Connecting Columbia Union Seventh-day Adventists

Congressman, Civil Rights Activist Visits Takoma Academy

 U.S. Rep. John Lewis.Story by David Turner​

While schools around the country engaged in Valentine’s Day activities, the campus of Takoma Academy (TA) in Takoma Park, Md., welcomed a man who walked with Rev. Martin Luther King Jr. as the nation prepared to address civil rights: U.S. Rep. John Lewis.

After weeks of planning—an effort led by TA’s own Virginia Mathis, a teacher in the Applied Arts department—the congressman walked through the doors of TA’s chapel, where the student body greeted him with thunderous applause. Once at the podium, Lewis graciously thanked graduating senior Courtney D’ Avilar and freshman Simone Kirlew for a wonderful and humbling introduction. He then addressed his waiting audience for just over an hour, and responded to questions posed by faculty and staff.

TA’s student body heard firsthand of the struggle and injustice the early activist endured, the justice civil rights leaders pursued and a nation that seemed intent on prejudice. Lewis took the school on a journey from his small country home in Alabama, where his sharecropper parents sought to ensure that he and his siblings had a chance to do better than they, in a nation that was ripe with opportunity but still sowed the sour fruits of racial divide. It was during his attempt in 1957 to enter college that the “boy from Troy” encountered King and thus began his active role in the civil rights struggle.

According to Lewis, “We are better today because of the struggle.” So, powerful and profound was his presentation that the audience only occasionally broke their silence to shout “Amen!” and “Halleluiah!” Graduating senior Seline Allen asked Lewis about his views on religion and Jesus. He stated, “Jesus was a man of peace. He came to save and redeem and, if we were to read and follow His words, we will be better human beings.” It is no wonder that Lewis is so well respected on both sides of the aisle in the U.S. Congress. Nancy Pelosi, the Minority Leader of the U.S. House of Representatives, has referred to him as “the Conscience of the U.S. Congress.”

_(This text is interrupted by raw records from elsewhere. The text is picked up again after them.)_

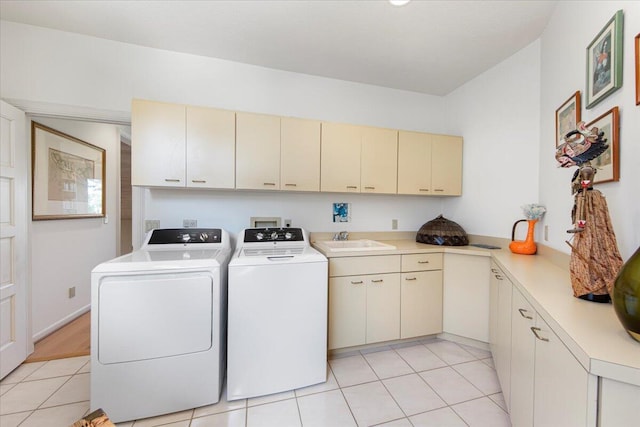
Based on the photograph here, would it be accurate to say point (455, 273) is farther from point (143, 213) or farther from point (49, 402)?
point (49, 402)

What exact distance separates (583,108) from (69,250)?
14.9 ft

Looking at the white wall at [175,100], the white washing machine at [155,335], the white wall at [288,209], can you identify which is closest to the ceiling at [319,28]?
the white wall at [175,100]

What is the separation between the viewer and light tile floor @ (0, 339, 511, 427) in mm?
1491

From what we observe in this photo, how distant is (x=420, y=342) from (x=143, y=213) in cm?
281

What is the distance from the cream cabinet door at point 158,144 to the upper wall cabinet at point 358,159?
3.87ft

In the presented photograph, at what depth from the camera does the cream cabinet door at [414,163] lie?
255cm

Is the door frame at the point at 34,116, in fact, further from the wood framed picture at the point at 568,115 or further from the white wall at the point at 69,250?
the wood framed picture at the point at 568,115

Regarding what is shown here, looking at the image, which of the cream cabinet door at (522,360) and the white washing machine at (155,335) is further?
the white washing machine at (155,335)

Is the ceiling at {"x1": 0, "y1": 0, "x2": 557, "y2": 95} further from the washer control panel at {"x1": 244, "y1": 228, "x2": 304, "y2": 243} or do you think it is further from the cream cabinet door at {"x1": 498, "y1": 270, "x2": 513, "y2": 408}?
the cream cabinet door at {"x1": 498, "y1": 270, "x2": 513, "y2": 408}

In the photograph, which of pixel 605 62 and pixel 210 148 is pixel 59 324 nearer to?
pixel 210 148

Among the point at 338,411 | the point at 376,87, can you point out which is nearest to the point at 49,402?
the point at 338,411

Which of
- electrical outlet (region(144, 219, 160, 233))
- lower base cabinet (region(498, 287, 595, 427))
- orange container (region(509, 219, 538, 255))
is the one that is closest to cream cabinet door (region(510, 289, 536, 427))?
lower base cabinet (region(498, 287, 595, 427))

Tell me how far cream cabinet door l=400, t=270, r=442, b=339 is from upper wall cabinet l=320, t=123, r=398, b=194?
871 millimetres

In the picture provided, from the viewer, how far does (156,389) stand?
1500mm
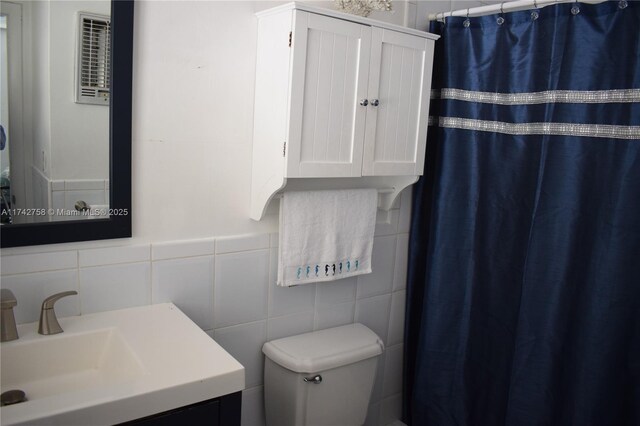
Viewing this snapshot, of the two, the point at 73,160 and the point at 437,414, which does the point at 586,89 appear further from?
the point at 73,160

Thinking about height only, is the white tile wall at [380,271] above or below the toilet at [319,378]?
above

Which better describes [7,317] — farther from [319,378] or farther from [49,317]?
[319,378]

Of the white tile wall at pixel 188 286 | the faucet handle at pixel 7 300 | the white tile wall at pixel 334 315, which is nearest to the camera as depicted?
the faucet handle at pixel 7 300

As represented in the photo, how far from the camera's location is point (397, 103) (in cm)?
187

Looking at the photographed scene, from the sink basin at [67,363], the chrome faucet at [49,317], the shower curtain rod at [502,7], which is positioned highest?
the shower curtain rod at [502,7]

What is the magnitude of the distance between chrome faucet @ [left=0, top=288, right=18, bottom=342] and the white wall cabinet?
73cm

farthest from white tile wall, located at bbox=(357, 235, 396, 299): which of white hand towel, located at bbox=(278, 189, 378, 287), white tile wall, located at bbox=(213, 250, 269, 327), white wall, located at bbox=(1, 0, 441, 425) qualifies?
white tile wall, located at bbox=(213, 250, 269, 327)

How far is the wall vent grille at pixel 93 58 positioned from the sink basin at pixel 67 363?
62 cm

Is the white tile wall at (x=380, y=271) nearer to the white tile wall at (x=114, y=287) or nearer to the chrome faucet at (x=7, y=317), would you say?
the white tile wall at (x=114, y=287)

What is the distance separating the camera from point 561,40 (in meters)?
1.79

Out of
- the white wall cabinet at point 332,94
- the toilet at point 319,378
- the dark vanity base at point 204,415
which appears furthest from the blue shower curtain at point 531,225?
the dark vanity base at point 204,415

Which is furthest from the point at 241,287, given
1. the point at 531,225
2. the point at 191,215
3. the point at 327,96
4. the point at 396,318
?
the point at 531,225

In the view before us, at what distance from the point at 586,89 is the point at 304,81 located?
2.86 ft

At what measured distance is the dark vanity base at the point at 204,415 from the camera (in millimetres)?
1238
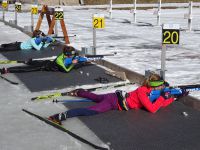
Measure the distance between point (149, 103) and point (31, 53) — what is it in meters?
7.87

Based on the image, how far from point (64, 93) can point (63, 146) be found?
2.79 metres

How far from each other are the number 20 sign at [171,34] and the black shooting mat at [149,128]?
60.0 inches

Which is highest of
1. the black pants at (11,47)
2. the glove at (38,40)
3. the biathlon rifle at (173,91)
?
the glove at (38,40)

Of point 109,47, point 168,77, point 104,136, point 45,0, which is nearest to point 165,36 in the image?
point 168,77

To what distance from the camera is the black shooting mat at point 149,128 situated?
6051 mm

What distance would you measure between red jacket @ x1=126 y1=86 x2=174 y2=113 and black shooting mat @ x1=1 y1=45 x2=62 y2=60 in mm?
6682

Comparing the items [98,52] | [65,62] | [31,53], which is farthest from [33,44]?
[65,62]

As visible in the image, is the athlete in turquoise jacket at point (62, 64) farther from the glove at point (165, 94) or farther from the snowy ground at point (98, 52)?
the glove at point (165, 94)

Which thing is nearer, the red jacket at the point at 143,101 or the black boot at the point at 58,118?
the black boot at the point at 58,118

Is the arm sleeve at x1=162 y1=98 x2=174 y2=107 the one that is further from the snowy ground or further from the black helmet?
the black helmet

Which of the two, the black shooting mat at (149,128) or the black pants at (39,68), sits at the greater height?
the black pants at (39,68)

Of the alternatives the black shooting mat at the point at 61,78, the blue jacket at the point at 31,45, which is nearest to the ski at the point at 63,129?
the black shooting mat at the point at 61,78

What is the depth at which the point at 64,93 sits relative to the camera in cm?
870

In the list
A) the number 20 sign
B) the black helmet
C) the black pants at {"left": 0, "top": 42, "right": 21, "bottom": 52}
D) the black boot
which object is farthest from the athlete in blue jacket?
the black boot
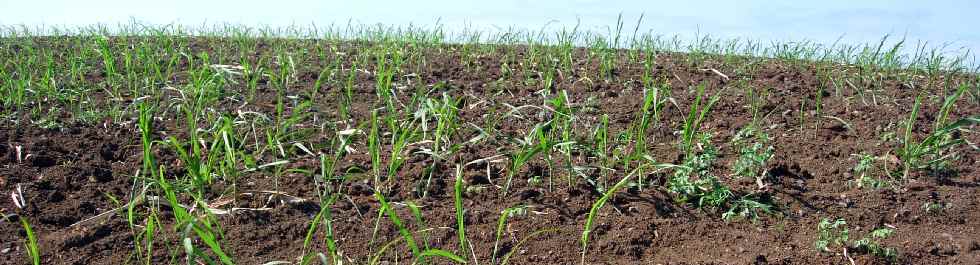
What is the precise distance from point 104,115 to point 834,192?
3.60 metres

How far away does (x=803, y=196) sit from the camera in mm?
2842

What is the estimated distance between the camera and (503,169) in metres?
3.11

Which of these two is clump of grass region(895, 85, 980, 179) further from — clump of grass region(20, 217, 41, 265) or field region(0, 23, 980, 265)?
clump of grass region(20, 217, 41, 265)

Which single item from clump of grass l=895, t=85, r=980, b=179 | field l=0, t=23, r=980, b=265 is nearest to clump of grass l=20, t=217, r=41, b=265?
field l=0, t=23, r=980, b=265

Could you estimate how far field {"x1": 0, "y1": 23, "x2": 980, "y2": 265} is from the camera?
2.44 m

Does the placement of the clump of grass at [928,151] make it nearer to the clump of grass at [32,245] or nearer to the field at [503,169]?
the field at [503,169]

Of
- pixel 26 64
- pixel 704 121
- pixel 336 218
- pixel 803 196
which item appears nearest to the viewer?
pixel 336 218

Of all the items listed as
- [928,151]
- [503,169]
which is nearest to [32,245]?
[503,169]

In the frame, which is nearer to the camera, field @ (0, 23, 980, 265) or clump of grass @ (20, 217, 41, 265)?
clump of grass @ (20, 217, 41, 265)

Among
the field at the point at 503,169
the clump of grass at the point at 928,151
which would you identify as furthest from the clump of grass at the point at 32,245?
the clump of grass at the point at 928,151

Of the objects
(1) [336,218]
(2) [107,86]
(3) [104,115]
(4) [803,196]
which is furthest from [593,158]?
(2) [107,86]

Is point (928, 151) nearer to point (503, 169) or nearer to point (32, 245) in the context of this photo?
point (503, 169)

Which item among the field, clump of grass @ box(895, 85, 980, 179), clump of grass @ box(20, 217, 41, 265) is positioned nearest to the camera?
clump of grass @ box(20, 217, 41, 265)

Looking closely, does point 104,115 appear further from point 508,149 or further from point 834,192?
point 834,192
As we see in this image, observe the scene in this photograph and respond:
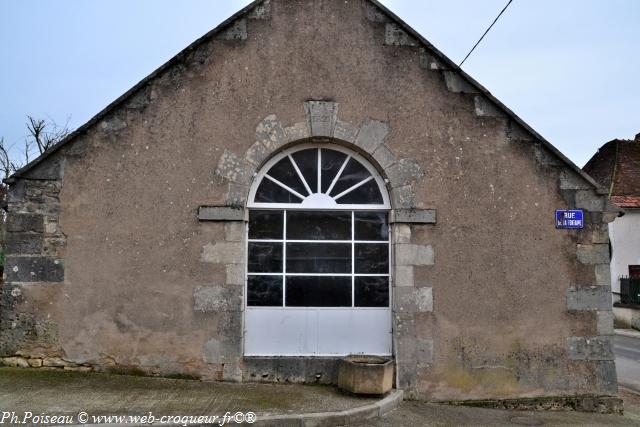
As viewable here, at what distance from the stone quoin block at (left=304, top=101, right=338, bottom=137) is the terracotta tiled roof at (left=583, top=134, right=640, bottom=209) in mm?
16926

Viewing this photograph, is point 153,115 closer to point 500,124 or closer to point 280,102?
point 280,102

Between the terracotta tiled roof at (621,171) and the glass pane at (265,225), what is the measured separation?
56.8ft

As he closed, Lewis passionately pleaded with the students to “stay in school, and let your faith be your guide.” Before leaving, he invited TA’s choir, which had previously performed three songs under the direction of Lulu Mupfumbu, to share one more number. “It was the music that made a lot of the pain of the 50s, and even today, bearable,” he stated.

Lewis took a seat as close to the choir as he could possibly get, then absorbed a moving rendition of “Joshua Fit the Battle of Jericho.” The event concluded with an invitation from principal David Daniel for faculty, parents and students to stand in-turn and thank Rep. Lewis for enduring through the journey.

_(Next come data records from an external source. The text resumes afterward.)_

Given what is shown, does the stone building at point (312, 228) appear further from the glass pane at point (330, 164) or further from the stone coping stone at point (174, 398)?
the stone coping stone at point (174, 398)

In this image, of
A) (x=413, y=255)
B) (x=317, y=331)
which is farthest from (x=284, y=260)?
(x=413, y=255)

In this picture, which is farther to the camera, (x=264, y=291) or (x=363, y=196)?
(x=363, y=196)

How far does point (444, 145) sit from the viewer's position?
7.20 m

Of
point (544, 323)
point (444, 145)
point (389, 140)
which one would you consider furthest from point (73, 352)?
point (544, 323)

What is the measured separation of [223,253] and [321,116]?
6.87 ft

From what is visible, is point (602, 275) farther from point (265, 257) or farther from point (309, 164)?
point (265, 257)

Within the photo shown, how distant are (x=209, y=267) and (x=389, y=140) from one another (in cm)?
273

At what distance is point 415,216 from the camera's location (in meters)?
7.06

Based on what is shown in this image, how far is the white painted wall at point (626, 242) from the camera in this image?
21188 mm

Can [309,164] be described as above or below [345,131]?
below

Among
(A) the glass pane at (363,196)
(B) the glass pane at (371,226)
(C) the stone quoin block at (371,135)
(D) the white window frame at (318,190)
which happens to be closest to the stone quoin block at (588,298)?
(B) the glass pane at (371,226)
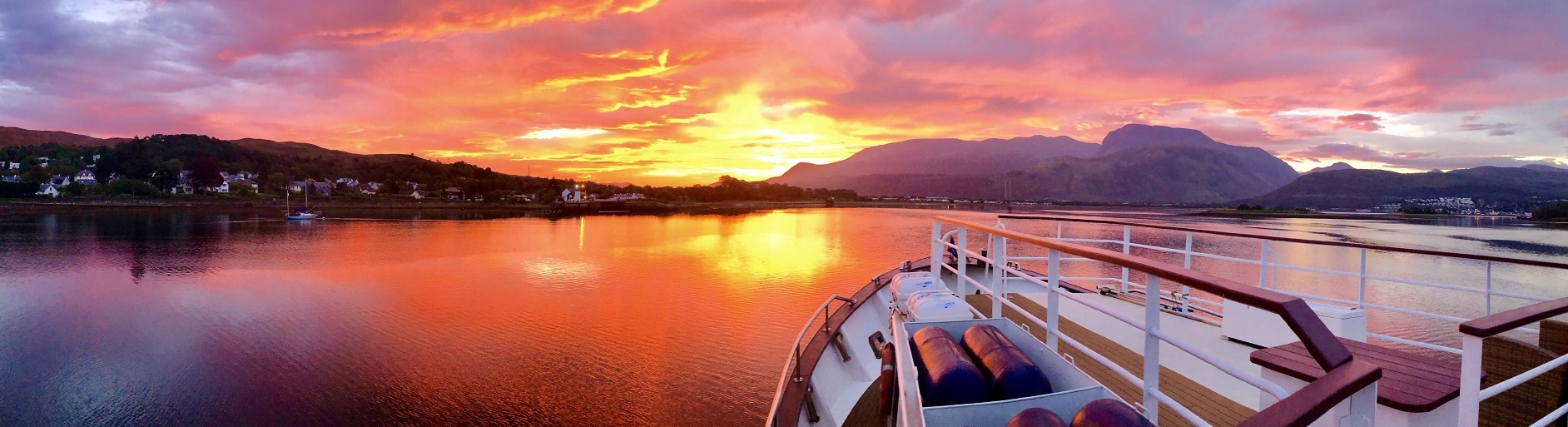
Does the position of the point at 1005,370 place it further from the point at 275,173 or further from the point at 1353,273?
the point at 275,173

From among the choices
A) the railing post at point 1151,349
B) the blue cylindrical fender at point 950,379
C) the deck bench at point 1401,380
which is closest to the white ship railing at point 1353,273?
the railing post at point 1151,349

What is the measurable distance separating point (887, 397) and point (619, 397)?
28.3 ft

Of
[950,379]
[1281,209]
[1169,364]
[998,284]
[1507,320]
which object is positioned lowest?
[1169,364]

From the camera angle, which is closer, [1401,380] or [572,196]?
[1401,380]

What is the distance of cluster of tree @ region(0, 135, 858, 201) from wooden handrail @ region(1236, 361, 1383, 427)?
115 meters

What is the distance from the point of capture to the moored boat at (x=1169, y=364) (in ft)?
5.24

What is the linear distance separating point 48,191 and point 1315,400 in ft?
410

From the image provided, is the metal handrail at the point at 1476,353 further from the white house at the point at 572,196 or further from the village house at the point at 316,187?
the village house at the point at 316,187

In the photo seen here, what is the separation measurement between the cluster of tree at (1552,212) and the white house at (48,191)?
566 feet

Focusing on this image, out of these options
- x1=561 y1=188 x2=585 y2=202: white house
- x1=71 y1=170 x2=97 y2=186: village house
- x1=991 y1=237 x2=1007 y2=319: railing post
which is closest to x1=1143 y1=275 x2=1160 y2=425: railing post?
x1=991 y1=237 x2=1007 y2=319: railing post

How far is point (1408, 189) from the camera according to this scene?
3605 inches

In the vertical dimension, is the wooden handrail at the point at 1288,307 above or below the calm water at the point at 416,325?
above

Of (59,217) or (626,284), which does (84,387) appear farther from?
(59,217)

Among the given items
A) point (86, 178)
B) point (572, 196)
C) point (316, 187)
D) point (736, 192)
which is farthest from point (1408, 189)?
point (86, 178)
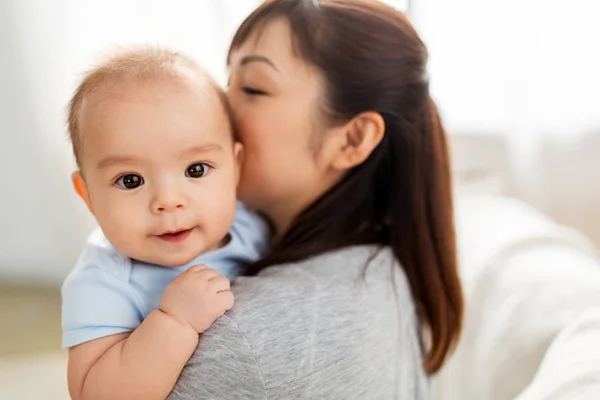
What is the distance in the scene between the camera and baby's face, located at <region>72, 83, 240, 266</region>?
95 centimetres

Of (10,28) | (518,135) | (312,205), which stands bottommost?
(518,135)

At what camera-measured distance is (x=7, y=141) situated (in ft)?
5.17

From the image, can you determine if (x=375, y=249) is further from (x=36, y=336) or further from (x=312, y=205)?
(x=36, y=336)

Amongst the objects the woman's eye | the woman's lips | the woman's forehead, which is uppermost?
the woman's forehead

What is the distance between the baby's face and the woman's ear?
24cm

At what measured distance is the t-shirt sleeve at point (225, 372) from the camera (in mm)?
905

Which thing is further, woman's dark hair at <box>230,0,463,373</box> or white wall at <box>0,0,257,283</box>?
white wall at <box>0,0,257,283</box>

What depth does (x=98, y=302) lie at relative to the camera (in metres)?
0.97

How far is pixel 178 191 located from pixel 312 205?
306mm

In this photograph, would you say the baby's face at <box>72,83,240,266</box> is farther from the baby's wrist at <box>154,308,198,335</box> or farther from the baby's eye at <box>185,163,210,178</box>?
the baby's wrist at <box>154,308,198,335</box>

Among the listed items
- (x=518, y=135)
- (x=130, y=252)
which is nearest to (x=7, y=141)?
(x=130, y=252)

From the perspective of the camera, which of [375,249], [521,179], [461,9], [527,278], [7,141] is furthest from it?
[521,179]

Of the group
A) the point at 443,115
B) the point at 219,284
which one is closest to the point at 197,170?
the point at 219,284

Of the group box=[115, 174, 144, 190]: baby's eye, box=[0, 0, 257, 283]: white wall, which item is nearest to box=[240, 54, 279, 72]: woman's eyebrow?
box=[115, 174, 144, 190]: baby's eye
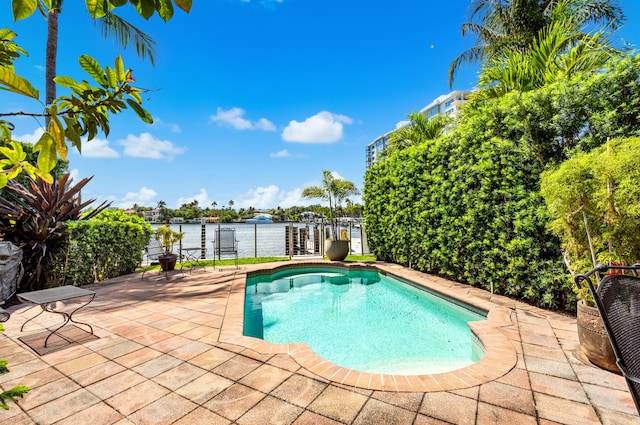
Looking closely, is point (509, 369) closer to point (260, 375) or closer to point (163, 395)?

Photo 1: Virginia Mathis, a teacher in Takoma Academy’s Applied Arts department, and David Daniels, TA principal, flank their special Valentine’s Day guest: U.S. Rep. John Lewis.

Photo 2: Rep. John Lewis conveys his journey through the civil rights movement with the student body at Takoma Academy in Takoma Park, Md.

Photo 3: The Takoma Academy choir performs special numbers for their guest, Rep. John Lewis.